業界に明るい兆しが見えはじめるなか、9/27に第42回となる「世界観光の日」を迎えた。今年のテーマは“Rethinking Tourism” =「観光の再考」。パンデミックにより浮き彫りとなった課題から、地球と人を第1に考える観光のあり方が注目されている。

国連世界観光機構 (UNWTO) のサンドラ・カルバン氏は、「若い世代の旅行者を中心に、人々は環境への影響をより強く意識するようになっている。旅行1回あたりでの支出額も増加し、滞在時間も長くなっている」と語る。地域コミュニティの活動や文化を体験できる「コミュニティベースドツーリズム」がトレンドになっているのも、この変化と関係しているようだ。また、安全性への注目は引き続き高く、国内旅行の市場はより高い回復傾向にあるという。

パンデミックの影響を大きく受けた観光業界。この数年でどのような変化し、いかに苦境と向き合ってきたのか。続くオピニオンでは、国内・海外事例をもとに考察していく。

What next for travel and tourism? Here's what the experts say (WORLD ECONOMIC FORUM)

Opinion

解放感を求める旅の行方

外出の機運が高まりつつある今日この頃。コロナ前後で私たちが旅先に求めるものはどう変わったのか?国内旅行に焦点を当てて、ニーズの変化を紐解きたい。

日本交通公社の調査(2020.01-2022.05)によると、行きたい地域として、最も人気なのは「これまでに旅行したことのない地域」。次いで「もともと予定していた地域」「あまり人が密集しない地域」などが続く。
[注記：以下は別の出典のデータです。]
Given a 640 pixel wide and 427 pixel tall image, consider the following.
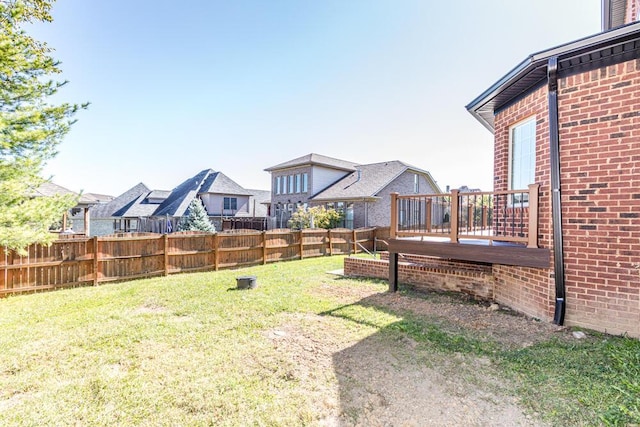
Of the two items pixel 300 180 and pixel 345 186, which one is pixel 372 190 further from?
pixel 300 180

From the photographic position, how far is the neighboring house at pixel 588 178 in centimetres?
429

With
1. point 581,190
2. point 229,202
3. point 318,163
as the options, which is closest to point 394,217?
point 581,190

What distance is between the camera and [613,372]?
11.0 ft

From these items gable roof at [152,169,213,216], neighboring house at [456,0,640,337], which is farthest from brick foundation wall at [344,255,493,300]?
gable roof at [152,169,213,216]

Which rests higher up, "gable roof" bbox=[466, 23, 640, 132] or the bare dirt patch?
"gable roof" bbox=[466, 23, 640, 132]

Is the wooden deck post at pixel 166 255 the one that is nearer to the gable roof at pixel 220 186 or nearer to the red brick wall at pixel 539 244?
the red brick wall at pixel 539 244

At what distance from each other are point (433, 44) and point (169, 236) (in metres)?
11.6

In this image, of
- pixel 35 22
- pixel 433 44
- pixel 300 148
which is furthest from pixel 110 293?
pixel 300 148

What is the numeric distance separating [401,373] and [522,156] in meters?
5.07

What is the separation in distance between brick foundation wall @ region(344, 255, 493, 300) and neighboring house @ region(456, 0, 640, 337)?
3.74 feet

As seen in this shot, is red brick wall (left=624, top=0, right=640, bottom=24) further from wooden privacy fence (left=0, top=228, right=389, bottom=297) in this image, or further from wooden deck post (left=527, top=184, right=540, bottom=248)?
wooden privacy fence (left=0, top=228, right=389, bottom=297)

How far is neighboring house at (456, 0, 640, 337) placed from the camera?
429 centimetres

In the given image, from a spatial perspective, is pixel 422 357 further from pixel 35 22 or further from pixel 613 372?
pixel 35 22

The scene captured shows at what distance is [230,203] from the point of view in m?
29.5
対照に、あまり行きたくない地域として上位にあがったのは、「感染症対策が徹底されていない地域」「人が密集しやすい地域」などだ。

旅先に「目新しさ」や「解放感」を求める傾向は、個人的にも馴染み深いものだ。家にいる時間が増えた反動か、人の多い都市部より自然に囲まれた場所でリフレッシュしたい、といったことを考えている。

23年には市場規模が1000億円まで拡大すると予想されているグランピングも、密集は避けつつ非日常を味わえる点が人気だ。

こうしたブームの先にあるかもしれない未来として興味深いのが、先日まで留学していた北欧のサマーハウス文化だ。

現地では、夏の休暇を自然の中にあるサマーハウス(≒別荘)で過ごすのが定番らしく、私自身、友人から招待されたコテージで夏を過ごした。

別荘保有率を見るとスウェーデンの14%に対し、日本では0.7%、まだまだ富裕層のものという印象が強い。しかし、サブスクモデルで別荘を利用できるサービスSANUなども登場しており、今後はサマーハウスの民主化も進むかもしれない。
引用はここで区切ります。